The protest is denied.

Susan A. Poling
General Counsel



[1] The agency issued several amendments to the solicitation.  Citations herein to the solicitation are to a conformed version of the RFP.

[2] The RFP contained five technical subfactors:  Federal Aviation Administration certified courses and facilities; certified flight instructors; student management approach; safety management program; and small business subcontracting plan.  RFP at 117.  A proposal had to be rated as acceptable under each subfactor to be eligible for contract award.  Id.

[3] “X” designates a numerical variable.

[4] The questions and answers were posted to the Federal Business Opportunities website when the agency issued RFP amendments 4 and 7.  See RFP amend. 0004, at 25; amend. 0007, at 43, 45.

[5] The RFP provided that the agency could enter into discussions if it was in the best interest of the government to do so.  RFP at 116.  A third, technically acceptable offer that was lower-priced than CTI was not included in the competitive range.  COS at 13.

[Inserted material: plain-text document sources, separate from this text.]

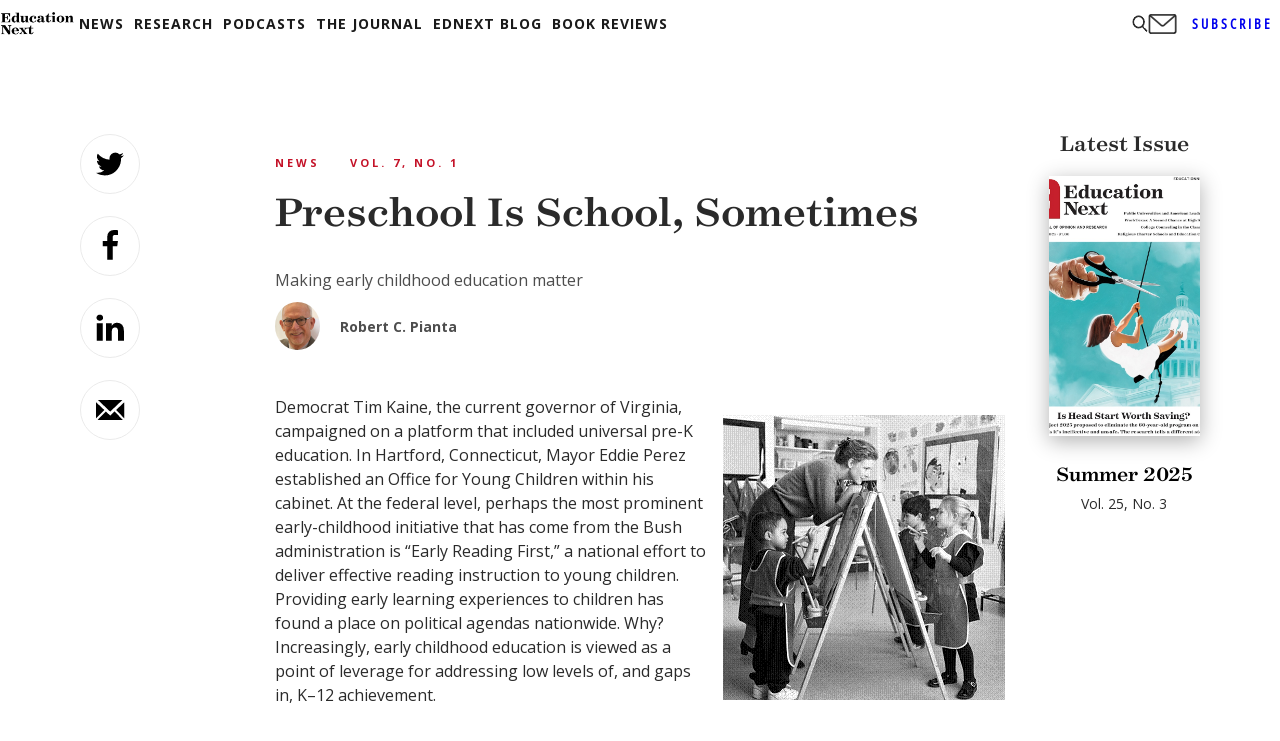

--- FILE ---
content_type: text/html; charset=utf-8
request_url: https://www.google.com/recaptcha/api2/aframe
body_size: 271
content:
<!DOCTYPE HTML><html><head><meta http-equiv="content-type" content="text/html; charset=UTF-8"></head><body><script nonce="Tk0iYREJVJ9xG4OjQdBxEA">/** Anti-fraud and anti-abuse applications only. See google.com/recaptcha */ try{var clients={'sodar':'https://pagead2.googlesyndication.com/pagead/sodar?'};window.addEventListener("message",function(a){try{if(a.source===window.parent){var b=JSON.parse(a.data);var c=clients[b['id']];if(c){var d=document.createElement('img');d.src=c+b['params']+'&rc='+(localStorage.getItem("rc::a")?sessionStorage.getItem("rc::b"):"");window.document.body.appendChild(d);sessionStorage.setItem("rc::e",parseInt(sessionStorage.getItem("rc::e")||0)+1);localStorage.setItem("rc::h",'1769392948123');}}}catch(b){}});window.parent.postMessage("_grecaptcha_ready", "*");}catch(b){}</script></body></html>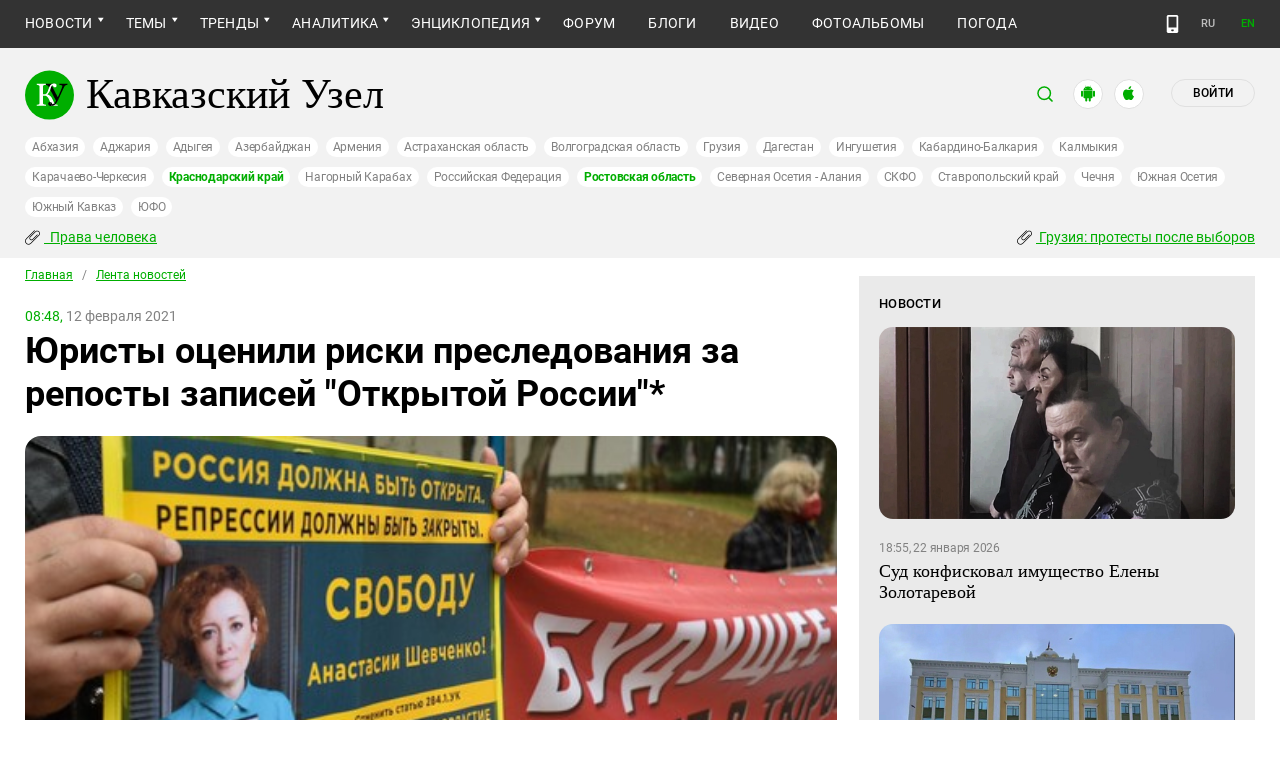

--- FILE ---
content_type: image/svg+xml
request_url: https://www.kavkaz-uzel.eu/assets/redesign/app2-33c9da82581241d452d0d419cd1b2263ddfd2da4cd47992297e571ace2fbdf82.svg
body_size: 1052
content:
<svg width="30" height="31" viewBox="0 0 30 31" fill="none" xmlns="http://www.w3.org/2000/svg">
<rect x="0.5" y="1.09326" width="29" height="29" rx="14.5" fill="white"/>
<path d="M20.9759 12.1826C21.261 12.1826 21.5029 12.2788 21.7017 12.471C21.9006 12.6633 22 12.894 22 13.1633V17.2979C22 17.5739 21.9006 17.8076 21.7017 17.9999C21.5029 18.1922 21.261 18.2884 20.9759 18.2884C20.6911 18.2884 20.4507 18.1922 20.2549 17.9999C20.0595 17.8076 19.9616 17.5739 19.9616 17.2979V13.1633C19.9616 12.894 20.061 12.6633 20.2599 12.471C20.4587 12.2788 20.6975 12.1826 20.9759 12.1826Z" fill="#00AE00"/>
<path d="M12.7428 8.47102L12.0368 7.21162C11.9905 7.12824 12.007 7.06431 12.0864 7.01935C12.1727 6.98058 12.239 7.00023 12.2853 7.07689L13.0011 8.34636C13.631 8.07705 14.2973 7.94214 14.9998 7.94214C15.7025 7.94214 16.3688 8.07708 16.9984 8.34636L17.7143 7.07689C17.7608 7.00023 17.8271 6.98075 17.9132 7.01935C17.9928 7.06451 18.0093 7.12824 17.9628 7.21162L17.2567 8.47102C17.9726 8.82406 18.5428 9.31573 18.967 9.94711C19.3912 10.5788 19.6034 11.2692 19.6034 12.0193H10.4062C10.4062 11.2694 10.6184 10.579 11.0426 9.94711C11.4668 9.31573 12.0337 8.82406 12.7428 8.47102ZM16.8245 10.3028C16.9008 10.3768 16.992 10.4137 17.098 10.4137C17.2042 10.4137 17.2936 10.3768 17.3664 10.3028C17.4393 10.2292 17.4758 10.1414 17.4758 10.0385C17.4758 9.936 17.4393 9.848 17.3664 9.77417C17.2936 9.70051 17.204 9.66368 17.098 9.66368C16.992 9.66368 16.9008 9.70051 16.8245 9.77417C16.7483 9.84817 16.7101 9.936 16.7101 10.0385C16.7103 10.1412 16.7485 10.2292 16.8245 10.3028ZM12.6335 10.3028C12.7066 10.3768 12.7961 10.4137 12.9019 10.4137C13.0082 10.4137 13.0993 10.3768 13.1755 10.3028C13.2518 10.2292 13.2899 10.1414 13.2899 10.0385C13.2899 9.936 13.2518 9.848 13.1755 9.77417C13.0993 9.70051 13.0082 9.66368 12.9019 9.66368C12.7959 9.66368 12.7066 9.70051 12.6335 9.77417C12.5606 9.84817 12.5242 9.936 12.5242 10.0385C12.5242 10.1412 12.5606 10.2292 12.6335 10.3028Z" fill="#00AE00"/>
<path d="M19.5639 18.7691C19.5639 19.0642 19.4579 19.314 19.2459 19.5191C19.0337 19.7241 18.7754 19.8266 18.4704 19.8266H17.7345L17.7244 22.0095C17.7244 22.2852 17.625 22.5193 17.4262 22.7116C17.2274 22.9039 16.9886 23 16.7103 23C16.4254 23 16.1834 22.9039 15.9845 22.7116C15.7857 22.5193 15.6862 22.2852 15.6862 22.0095V19.8268H14.3141V22.0095C14.3141 22.2852 14.2147 22.5193 14.0159 22.7116C13.817 22.9039 13.5752 23 13.2901 23C13.0052 23 12.7632 22.9039 12.5643 22.7116C12.3655 22.5193 12.2661 22.2852 12.2661 22.0095V19.8268H11.5203C11.2221 19.8268 10.967 19.7243 10.7546 19.5193C10.5426 19.3142 10.4366 19.0644 10.4366 18.7693V12.3652H19.5639V18.7691Z" fill="#00AE00"/>
<path d="M9.02403 12.1826C9.30253 12.1826 9.54109 12.2774 9.73995 12.4663C9.93877 12.6555 10.0382 12.888 10.0382 13.1633V17.2979C10.0382 17.5739 9.9388 17.8076 9.73995 17.9999C9.54109 18.1922 9.30235 18.2884 9.02403 18.2884C8.73913 18.2884 8.4971 18.1922 8.29824 17.9999C8.09938 17.8076 8 17.5739 8 17.2979V13.1633C8 12.888 8.09938 12.6555 8.29824 12.4663C8.4971 12.2774 8.73913 12.1826 9.02403 12.1826Z" fill="#00AE00"/>
<rect x="0.5" y="1.09326" width="29" height="29" rx="14.5" stroke="#E0E0E0"/>
</svg>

[6] CTI asserts that it only became aware of the alleged ambiguity through the course of the protest.  Comments at 5.

[7] In its initial protest, CTI raised other arguments, as well as variations of its contention that the solicitation was ambiguous.  For example, CTI broadly complained that the solicitation lacked sufficient information for offerors to compete intelligently.  The protester also raised aspects of its agency-level protest that the agency had resolved in CTI’s favor.  See Protest at 5.  In its comments on the agency’s report, however, the protester did not further address these issues.  Consequently, we consider these arguments to have been abandoned and do not address them further.  See Dellew Corp., B‑410216, Nov. 13, 2014, 2014 CPD ¶ 339 at 5 n.5.

[8] We note that such an approach is consistent with the use of an IDIQ contract where the precise quantities of supplies or services that the government will require‑‑here, the number of courses per year--are unknown.  See FAR § 16.501‑2(a).

[9] In the alternative, if we were to accept as reasonable CTI’s interpretation that the CLINs were for six, seven, or eight courses, the interpretation would be in direct conflict with the information provided in the questions and answers, such that the disconnect would represent a patent ambiguity.  A patent ambiguity must be protested prior to the closing date for the submission of proposals to be considered timely.  4 C.F.R. § 21.2(a)(1); The AEgis Techs. Group, Inc.; Wingbrace LLC, B‑412884, et al., June 28, 2016, 2016 CPD ¶ 175 at 9.